*WORK TO COMPLETE:* In the lines below, swap every "rocky outcrop" for "stone ledge" and leave everything else unchanged.

+++ GIVEN RECORDS

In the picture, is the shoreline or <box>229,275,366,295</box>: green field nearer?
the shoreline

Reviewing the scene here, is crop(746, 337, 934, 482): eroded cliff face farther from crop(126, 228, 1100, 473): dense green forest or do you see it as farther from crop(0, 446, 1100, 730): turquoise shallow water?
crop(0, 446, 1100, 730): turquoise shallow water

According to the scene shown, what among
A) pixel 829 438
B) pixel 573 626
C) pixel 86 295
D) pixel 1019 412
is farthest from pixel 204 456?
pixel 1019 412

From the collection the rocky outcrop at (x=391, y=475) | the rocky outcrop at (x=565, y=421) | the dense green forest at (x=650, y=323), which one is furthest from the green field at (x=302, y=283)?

++++++

*SOLUTION FOR THIS TASK:*
In the picture, is the shoreline or <box>229,275,366,295</box>: green field nearer?
the shoreline

Reviewing the scene here, is crop(746, 337, 934, 482): eroded cliff face farther from crop(126, 228, 1100, 473): dense green forest or do you see it as farther from crop(0, 446, 1100, 730): turquoise shallow water?
crop(0, 446, 1100, 730): turquoise shallow water

According to the scene shown, what among
A) pixel 829 438
B) pixel 573 626
C) pixel 86 295
D) pixel 1019 412
is farthest from pixel 204 456?
pixel 1019 412

From the collection the stone ledge at (x=391, y=475) | the stone ledge at (x=565, y=421) | the dense green forest at (x=650, y=323), which one is furthest from the green field at (x=302, y=283)?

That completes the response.